The Maria Bonnier Dahlin Foundation awards an annual grant for the support of young Swedish visual artists and artistic work. The Foundation was founded in 1985 by Jeanette Bonnier in memory of her daughter Maria. Bonniers Konsthall’s inaugural exhibition in autumn 2006 presented all previous grant recipients. Since its inception, 70 artists have been awarded grants by the Foundation. Previous grant recipients include Cecilia Edefalk, Karin Mamma Andersson, Jacob Dahlgren and Gunnel Wåhlstrand. The 2012 Grant Recipients were Pauliina Pietilä, Sara Wallgren and Nadja Bournonville.
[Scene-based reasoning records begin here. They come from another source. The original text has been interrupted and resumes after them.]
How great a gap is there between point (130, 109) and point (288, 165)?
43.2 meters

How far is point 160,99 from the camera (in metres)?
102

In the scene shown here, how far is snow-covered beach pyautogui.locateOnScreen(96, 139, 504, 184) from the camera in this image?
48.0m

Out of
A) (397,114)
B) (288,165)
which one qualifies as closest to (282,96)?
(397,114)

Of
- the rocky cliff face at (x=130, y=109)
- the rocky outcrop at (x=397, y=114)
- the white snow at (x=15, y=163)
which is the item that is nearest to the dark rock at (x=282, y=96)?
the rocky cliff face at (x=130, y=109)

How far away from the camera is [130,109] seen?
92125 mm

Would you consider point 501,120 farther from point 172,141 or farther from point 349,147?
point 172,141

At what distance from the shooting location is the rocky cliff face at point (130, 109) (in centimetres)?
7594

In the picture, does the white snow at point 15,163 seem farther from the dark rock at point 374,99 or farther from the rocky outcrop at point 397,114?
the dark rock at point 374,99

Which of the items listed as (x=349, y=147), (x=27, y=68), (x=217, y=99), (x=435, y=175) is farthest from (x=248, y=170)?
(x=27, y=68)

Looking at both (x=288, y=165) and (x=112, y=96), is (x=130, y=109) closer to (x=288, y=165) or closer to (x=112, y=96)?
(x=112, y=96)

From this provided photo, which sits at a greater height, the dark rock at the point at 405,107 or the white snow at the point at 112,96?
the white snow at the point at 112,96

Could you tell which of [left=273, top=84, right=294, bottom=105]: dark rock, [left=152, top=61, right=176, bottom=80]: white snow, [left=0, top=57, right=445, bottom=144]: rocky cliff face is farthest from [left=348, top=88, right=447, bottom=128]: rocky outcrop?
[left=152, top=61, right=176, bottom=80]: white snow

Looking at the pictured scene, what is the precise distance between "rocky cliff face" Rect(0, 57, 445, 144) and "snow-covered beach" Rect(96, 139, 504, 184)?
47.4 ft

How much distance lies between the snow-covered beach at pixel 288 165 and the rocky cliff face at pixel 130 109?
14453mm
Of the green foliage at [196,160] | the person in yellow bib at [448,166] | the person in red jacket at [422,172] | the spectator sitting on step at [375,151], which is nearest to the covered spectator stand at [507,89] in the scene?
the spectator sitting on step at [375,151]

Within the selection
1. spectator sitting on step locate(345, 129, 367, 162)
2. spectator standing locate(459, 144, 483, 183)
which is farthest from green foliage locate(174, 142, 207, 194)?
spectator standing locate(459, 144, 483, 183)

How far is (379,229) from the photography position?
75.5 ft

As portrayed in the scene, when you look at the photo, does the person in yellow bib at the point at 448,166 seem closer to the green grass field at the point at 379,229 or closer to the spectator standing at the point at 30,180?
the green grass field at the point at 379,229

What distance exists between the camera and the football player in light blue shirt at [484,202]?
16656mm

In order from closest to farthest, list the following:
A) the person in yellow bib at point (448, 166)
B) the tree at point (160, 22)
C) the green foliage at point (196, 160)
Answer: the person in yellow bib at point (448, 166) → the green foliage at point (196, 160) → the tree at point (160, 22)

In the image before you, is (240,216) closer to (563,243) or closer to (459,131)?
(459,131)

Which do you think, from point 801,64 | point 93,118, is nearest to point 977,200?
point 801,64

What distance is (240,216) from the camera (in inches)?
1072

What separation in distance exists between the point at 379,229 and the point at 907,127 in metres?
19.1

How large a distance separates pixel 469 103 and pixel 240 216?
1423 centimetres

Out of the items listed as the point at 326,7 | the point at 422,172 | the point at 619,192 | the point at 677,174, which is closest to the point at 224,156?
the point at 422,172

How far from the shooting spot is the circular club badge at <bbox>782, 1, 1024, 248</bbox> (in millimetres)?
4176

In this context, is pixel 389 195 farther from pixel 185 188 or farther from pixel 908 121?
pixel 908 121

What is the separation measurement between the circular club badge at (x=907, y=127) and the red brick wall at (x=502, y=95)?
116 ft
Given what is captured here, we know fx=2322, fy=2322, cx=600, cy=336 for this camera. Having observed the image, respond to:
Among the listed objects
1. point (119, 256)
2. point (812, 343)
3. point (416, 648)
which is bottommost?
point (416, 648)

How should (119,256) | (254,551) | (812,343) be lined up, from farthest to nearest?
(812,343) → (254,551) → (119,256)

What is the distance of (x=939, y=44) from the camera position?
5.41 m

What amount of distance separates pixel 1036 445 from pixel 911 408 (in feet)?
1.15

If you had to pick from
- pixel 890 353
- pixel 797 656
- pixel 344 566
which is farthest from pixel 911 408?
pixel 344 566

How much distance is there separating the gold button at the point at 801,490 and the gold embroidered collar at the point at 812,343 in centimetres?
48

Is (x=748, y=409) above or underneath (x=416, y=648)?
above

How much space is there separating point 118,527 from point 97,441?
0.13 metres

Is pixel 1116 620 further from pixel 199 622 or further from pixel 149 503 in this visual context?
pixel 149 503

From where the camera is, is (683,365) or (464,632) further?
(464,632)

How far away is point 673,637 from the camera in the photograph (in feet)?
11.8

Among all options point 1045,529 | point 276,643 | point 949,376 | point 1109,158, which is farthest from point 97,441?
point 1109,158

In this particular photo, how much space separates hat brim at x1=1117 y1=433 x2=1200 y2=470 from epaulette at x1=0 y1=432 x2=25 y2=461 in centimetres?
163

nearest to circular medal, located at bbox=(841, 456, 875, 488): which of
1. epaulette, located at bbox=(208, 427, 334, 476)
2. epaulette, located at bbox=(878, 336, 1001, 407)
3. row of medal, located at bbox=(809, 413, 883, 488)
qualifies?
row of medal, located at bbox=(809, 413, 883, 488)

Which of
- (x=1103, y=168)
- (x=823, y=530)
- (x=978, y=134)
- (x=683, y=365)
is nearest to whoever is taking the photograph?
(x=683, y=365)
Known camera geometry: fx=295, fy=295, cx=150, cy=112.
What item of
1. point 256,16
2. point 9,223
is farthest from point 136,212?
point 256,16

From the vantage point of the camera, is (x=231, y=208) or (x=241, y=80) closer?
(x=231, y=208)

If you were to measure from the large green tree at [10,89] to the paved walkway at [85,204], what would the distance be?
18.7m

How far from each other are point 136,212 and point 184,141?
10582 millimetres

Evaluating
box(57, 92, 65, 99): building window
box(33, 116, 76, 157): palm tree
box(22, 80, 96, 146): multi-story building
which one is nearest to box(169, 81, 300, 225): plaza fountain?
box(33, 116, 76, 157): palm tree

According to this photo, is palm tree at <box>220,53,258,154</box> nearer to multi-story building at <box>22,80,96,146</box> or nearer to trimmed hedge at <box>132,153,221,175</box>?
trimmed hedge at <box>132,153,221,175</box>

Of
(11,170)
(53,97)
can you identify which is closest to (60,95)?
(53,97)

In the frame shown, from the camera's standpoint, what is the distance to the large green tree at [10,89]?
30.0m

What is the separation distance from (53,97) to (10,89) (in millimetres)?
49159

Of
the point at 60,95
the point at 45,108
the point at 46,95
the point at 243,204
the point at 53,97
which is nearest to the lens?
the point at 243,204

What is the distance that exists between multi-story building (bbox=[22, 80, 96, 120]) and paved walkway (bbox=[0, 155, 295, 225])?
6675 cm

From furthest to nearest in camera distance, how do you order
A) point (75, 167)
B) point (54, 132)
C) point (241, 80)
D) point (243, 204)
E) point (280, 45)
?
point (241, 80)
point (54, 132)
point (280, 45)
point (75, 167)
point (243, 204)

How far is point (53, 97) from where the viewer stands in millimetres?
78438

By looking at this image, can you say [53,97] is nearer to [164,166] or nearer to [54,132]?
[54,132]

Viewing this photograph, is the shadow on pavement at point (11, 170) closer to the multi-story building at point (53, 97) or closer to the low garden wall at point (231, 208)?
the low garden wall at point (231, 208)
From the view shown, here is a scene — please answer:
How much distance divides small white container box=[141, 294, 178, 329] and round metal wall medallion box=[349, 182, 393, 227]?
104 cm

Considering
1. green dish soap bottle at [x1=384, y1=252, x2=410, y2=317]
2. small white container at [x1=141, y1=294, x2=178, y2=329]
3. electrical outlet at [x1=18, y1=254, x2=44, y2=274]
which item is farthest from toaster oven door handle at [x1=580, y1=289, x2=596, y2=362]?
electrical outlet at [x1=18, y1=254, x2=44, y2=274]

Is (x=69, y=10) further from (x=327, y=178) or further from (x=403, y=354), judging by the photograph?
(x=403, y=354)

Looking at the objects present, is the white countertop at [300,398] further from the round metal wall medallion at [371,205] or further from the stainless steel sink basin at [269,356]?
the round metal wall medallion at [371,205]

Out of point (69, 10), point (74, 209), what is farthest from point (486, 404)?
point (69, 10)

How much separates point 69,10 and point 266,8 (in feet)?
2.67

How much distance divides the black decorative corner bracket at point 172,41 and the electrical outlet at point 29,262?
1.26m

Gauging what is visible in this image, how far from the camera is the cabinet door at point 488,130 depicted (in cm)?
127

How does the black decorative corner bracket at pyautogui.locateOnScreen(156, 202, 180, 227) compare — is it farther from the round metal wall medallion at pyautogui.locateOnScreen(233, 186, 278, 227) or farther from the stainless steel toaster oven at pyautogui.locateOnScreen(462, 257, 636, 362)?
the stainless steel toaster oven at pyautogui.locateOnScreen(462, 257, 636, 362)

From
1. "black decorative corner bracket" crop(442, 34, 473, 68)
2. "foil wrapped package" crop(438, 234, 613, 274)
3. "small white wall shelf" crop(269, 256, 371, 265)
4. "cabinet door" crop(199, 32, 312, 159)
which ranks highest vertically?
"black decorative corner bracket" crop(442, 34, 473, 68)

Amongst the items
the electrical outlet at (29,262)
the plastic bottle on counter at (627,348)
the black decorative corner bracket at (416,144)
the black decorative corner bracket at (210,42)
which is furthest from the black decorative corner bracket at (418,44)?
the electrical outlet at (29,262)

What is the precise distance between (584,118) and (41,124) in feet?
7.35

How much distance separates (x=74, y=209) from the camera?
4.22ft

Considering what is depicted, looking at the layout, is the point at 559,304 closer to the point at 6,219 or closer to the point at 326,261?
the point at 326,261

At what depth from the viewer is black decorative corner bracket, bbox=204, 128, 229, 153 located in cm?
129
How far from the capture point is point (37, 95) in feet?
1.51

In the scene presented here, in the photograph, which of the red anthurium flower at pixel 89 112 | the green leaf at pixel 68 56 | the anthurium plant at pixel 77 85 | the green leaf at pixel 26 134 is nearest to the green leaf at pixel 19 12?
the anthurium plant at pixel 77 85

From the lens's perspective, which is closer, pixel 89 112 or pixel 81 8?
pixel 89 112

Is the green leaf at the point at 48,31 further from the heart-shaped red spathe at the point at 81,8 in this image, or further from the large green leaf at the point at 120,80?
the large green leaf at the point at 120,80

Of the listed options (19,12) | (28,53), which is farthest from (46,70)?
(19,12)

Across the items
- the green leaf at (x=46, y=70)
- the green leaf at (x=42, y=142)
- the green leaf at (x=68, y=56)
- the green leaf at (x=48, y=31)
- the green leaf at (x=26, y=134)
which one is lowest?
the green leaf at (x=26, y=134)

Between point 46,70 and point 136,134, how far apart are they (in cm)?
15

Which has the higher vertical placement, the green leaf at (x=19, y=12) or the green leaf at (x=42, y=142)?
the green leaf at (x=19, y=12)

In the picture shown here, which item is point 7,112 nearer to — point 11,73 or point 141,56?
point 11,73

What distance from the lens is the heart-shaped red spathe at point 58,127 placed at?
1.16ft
Guest jury 2013: Stefanie Hessler and Håkan Rehnberg
Josef Bull
Explanatory Statement of the Jury: There is an inquisitiveness and humour in Josef Bull’s work that is difficult to resist. The instruments he works with offer a heightened experience to take place between people, as if the air we share carries an artistic community within it. Bull creates batteries out of lemons and other fruit, breathing apparatuses and other mystical objects, and yet his spiritualism is more grounded than not, more a nod to a historical phenomenon translated into artistic experimentation and invented figures.
Olof Inger
Explanatory Statement of the Jury: Olof Inger has his very own divining rod, one that places artistic impulse just a single step before the actual execution of an artwork. Any and all effort appears to vanish. ‘Containers’, a collection of shrink-wrapped masses, address the notion of consumerism and monumentally increasing wastage. Deeply anchored in the physical world, they approximate a sort of white noise. His drawings meditating on movement, which begin and end at the same point, create a secure circuit ever convincing in its expressive strength.
Nanna Nordström
Explanatory Statement of the Jury: Nanna Nordström creates a brand-new visual repertoire of materials, shapes and relationships between objects in her installations, a visual collection dressed in ideas and notions impossible to put into words. Experimenting with the relationship between a textual versus visual language, Nordström works in the middle ground that exists between the two, utilising the untranslatable. By suspending common objects in space, she inspires unique situations and contexts, testing the object’s physicality and identity through newfound constellations.